* **LEESTEKST**
____
We
ontdekken dat we van stof zijn gemaakt en we blijven deze gedachte bevechten
tot we er bij vallen.
Eugen
Drewermann in Wort des Heils, Wort der Heiligung, Patmos Verlag 1989
En het is correct, ik heb deze regel bevochten
met alle mogelijke argumenten, en dit van het ogenblik dat ik wat wegwijs ben
geworden in de kwantum fysica en de overtuiging is gekomen dat we geboren zijn
uit de geest en terugkeren zullen tot deze geest.
Ik weet nu dat de stof waarover Drewermann het heeft,
de stof waaruit ons lichaam is gebouwd, de stof waaruit de kosmos bestaat,
atomen zijn, bestaande uit een kern in een veld van energie, gevormd door, met
de snelheid van het licht, cirkelende elektronen.
Atoom en de energie erin en er omheen, een
wereld zijnde van minimale deeltjes, geladen met kennis, die als we doordringen
tot de minimaalste ervan we (voorlopig) uitkomen bij de Higgsboson, het deeltje,
dat misschien ook de allerkleinste bouwsteen is waaruit de Kosmos werd
opgebouwd. Maar het kan alsdan evengoed een deeltje geest zijn, waaruit dan blijken
zou dat alles, ook de stof, geest is.
____
* **GESELECTEERDE GEGEVENS**
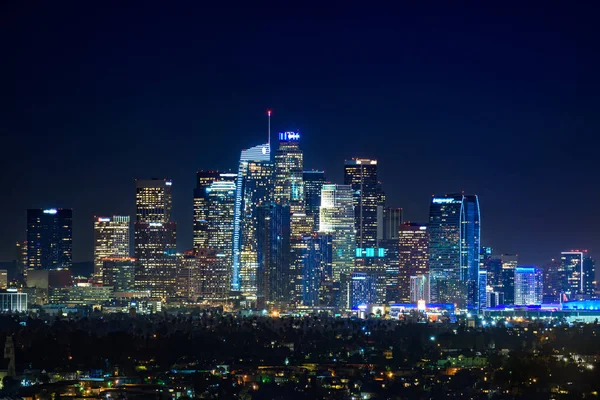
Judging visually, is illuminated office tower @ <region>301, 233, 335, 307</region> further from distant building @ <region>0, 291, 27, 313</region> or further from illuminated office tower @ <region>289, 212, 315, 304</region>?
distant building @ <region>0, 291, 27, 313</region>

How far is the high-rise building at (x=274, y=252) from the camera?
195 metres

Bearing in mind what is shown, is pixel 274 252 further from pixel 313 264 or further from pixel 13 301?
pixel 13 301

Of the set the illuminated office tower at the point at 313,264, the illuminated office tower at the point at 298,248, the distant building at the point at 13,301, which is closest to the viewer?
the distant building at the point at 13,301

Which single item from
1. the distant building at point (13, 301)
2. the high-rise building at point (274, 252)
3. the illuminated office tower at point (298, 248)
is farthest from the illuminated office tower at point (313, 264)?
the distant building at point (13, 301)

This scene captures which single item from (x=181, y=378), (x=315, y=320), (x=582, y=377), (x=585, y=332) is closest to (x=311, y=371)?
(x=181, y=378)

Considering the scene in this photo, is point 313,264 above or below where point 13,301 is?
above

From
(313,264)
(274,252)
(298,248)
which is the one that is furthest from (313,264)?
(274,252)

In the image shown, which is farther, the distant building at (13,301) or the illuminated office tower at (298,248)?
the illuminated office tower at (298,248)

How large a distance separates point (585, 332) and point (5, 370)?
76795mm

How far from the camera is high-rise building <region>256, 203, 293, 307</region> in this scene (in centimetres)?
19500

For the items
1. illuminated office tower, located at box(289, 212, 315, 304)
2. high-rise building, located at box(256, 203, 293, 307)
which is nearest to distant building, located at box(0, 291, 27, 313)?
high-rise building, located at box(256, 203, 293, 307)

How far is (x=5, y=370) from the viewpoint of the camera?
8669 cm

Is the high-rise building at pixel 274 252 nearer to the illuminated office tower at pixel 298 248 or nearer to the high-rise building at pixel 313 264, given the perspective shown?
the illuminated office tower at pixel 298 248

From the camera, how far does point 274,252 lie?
____
* **UIT TE VOEREN OPDRACHTEN**
a: Beantwoord deze vragen over de tekst over stof en geest:
(i) Uit welk boek komt het citaat aan het begin?
(ii) Waaruit bestaan atomen volgens de tekst?
(iii) Bij welk deeltje kom je voorlopig uit als je tot het allerkleinste doordringt?
b: Schrijf een vervolg op de tekst over stof en geest, aansluitend op de laatste zin.

* **ANTWOORDEN PER OPDRACHT**
a:
(i) Uit Wort des Heils, Wort der Heiligung van Eugen Drewermann (Patmos Verlag 1989).
(ii) Uit een kern in een veld van energie, gevormd door elektronen die met de snelheid van het licht cirkelen.
(iii) Bij het Higgsboson.

b:
We stellen voorop dat het in deze
gedachtenwereld is dat de poëzie tot leven komt, onbeperkt qua tijd en ruimte,
onbeperkt qua inhoud en vormgeving, opstijgend vrij en vrank in de regionen van
de geest. Poëzie wentelt zich omheen het zichtbare om het onzichtbare te
suggereren, ze is een zoektocht naar het hart van het woord.
In mijn blog van gisteren, heb ik enkel het
antwoord van Yahweh aan Mozes overgenomen. Ik heb niets gezegd over de
omstandigheden waarin dit gebeurde, noch over de grond waarop Mozes stond - die
een heilige grond was - noch over de brandende braamstruik die toch intact
bleef, noch over wat er voor en wat erna gebeurde, maar het verhaal in hoofdstuk
3 van Exodus is van een grote poëtische
schoonheid. De verbeelding van de schrijver ervan, jaren, eeuwen nadat de
feiten zich hebben voorgedaan of die nu reëel waren of niet is opmerkelijk.
Dit is ook de reden waarom ik gemeend heb er een Blog over te schrijven.